• [WORK INSTRUCTIONS]
Copy out the lines of the records below, from the line containing "At what distance from" through the end of the records, inclusive.

• [Entries taken from a collection]
"""

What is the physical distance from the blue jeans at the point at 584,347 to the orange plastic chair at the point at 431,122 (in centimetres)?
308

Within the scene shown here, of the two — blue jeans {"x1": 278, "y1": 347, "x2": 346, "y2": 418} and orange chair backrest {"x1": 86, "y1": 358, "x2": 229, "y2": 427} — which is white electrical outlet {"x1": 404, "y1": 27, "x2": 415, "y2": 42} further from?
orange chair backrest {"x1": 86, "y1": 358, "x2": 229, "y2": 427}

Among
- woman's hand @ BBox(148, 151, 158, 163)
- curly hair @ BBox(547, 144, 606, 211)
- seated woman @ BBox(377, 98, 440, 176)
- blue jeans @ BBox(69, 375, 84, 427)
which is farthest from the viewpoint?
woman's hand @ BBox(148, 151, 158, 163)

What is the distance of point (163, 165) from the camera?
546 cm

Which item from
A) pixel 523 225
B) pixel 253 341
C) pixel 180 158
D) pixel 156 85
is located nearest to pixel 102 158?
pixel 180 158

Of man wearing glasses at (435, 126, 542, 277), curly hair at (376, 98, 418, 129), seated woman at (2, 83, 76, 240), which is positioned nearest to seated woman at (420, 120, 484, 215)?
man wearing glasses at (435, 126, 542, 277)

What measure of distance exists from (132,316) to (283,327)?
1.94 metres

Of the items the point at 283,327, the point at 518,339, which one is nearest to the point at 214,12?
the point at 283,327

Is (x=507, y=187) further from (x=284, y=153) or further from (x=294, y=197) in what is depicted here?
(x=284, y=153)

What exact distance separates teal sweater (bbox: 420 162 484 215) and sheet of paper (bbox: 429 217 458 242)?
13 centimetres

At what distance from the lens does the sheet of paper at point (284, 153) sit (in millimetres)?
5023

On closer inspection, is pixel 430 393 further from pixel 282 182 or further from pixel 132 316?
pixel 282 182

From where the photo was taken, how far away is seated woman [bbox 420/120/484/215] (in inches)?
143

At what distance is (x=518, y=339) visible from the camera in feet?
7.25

"""

• [THE REPLY]
At what distance from the lens does the sheet of paper at point (284, 153) sit (in millimetres)?
5023

On closer inspection, is pixel 430 393 further from pixel 282 182 or further from pixel 132 316?
pixel 282 182

From where the photo was taken, how far away is seated woman [bbox 420/120/484/215] (in inches)?
143

At what distance is (x=518, y=339) visible from the camera in feet?
7.25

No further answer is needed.